- [Given request]: Continue the piece on single-sex versus co-ed schooling, starting right after its final line.

- [Document]:
-- -- --

Is single school education best? (Discuss)
The single sex versus co-ed school debate. People feel strongly about it don’t they?!
As someone with an older brother and therefore constantly around boys as a tween, I loved the escape of my all girl’s school, where I could parade my braces and spots in peace. But I know even from my own friends that many of them are vehemently against single sex schools, thinking them an anacronism, a throwback to the Fifties, a bit weird.
It’s not just an issue for those who send their kids to private schoool either. In Buckinghamshire where the state grammar school system thrives, there are plenty of single sex schools. My oldest son passed his 11+ and had the choice between a co-ed and single sex school in the same town (he went to the all boys school). My daughter has the same choice next year if she passes the exam.
So I thought it would be interesting to open a debate about the subject – how kids learn best, the differences between boys and girls, all that stuff. Please get in touch with your comments, but to kick things off Ben Beardmore-Gray (above) the headmaster at the all-boys Moulsford School on the Oxon/Berks border (see my updated review of the school) has gamely stepped up to the challenge of making the argument for single sex schools. Take a deep breath Ben, we’re heading for choppy waters!
Single sex or co-ed? Discuss.

-- -- --

- [Provided records]:
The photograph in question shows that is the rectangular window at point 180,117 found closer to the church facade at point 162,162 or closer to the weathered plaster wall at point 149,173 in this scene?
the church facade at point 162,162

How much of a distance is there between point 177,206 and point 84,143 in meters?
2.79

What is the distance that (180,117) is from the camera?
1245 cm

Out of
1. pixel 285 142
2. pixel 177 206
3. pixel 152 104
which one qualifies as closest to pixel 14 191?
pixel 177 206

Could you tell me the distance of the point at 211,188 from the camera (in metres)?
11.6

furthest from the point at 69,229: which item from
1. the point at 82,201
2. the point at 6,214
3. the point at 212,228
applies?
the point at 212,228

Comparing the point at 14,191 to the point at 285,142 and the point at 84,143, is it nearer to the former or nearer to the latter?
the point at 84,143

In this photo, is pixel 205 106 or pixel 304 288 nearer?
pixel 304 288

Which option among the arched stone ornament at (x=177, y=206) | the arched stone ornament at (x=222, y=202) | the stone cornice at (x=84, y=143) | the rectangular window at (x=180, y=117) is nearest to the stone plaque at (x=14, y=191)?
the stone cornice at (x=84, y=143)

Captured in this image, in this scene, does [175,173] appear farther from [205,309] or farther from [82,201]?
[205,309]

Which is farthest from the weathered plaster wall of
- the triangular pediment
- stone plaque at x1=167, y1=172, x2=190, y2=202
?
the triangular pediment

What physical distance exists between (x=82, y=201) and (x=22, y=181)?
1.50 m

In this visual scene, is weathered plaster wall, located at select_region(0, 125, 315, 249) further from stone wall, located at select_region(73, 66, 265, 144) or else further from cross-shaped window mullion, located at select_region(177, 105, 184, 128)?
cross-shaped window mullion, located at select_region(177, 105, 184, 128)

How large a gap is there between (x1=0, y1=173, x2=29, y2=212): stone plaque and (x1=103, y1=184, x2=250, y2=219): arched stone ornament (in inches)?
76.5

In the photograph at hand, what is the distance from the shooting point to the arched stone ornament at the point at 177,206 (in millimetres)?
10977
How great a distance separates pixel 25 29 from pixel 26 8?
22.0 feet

-- -- --

- [Exercise answer]:
Well, you’re talking to a head of an all-boys school! But in truth I’d say don’t get hung up either way. People can feel very strongly about the subject of single sex schools, but I’ve been a headmaster at both single sex and co-ed and they both offer something different. The most important thing is that the school is good, not whether the kids are all the same sex – I’d argue that it’s better to send your child to a good single sex school rather than an OK co-ed option and vice versa. However, if you’re talking about two schools that are of the same standard, I’m a fan of single sex schools because they do offer such targeted education.
What’s the main benefit of single sex education then?
The most obvious advantage is that you can can completely focus your resources and teaching style – boys learn differently and behave differently to girls! So at Moulsford, if we need to recruit a teacher, we only have to consider how brilliant they’d be at teaching boys. Similarly if we want to or develop an area of the school, we need only think about how it would best benefit the boys.
Are the differences between girls and boys really that profound?
There are similarities as well as differences of course, but I’d argue that particularly up to 13, boys and girls have very different requirements. As a group, boys love practical teaching and competition – many of them are not naturals at concentrating in the classroom at this stage. So where possible we aim to make the boys’ education as practical as possible, and use the grounds as a giant outdoor classroom – for example relay spelling tests, re-enacting battles in History, and orienteering around the school in Geography. Girls are generally able to concentrate better, they’re more diligent at 12 to 13 years of age and probably respond better to the structured classroom environment. At this age, girls can be well ahead of boys in terms of maturity and academic performance – that’s not a great environment for some boys to be learning in.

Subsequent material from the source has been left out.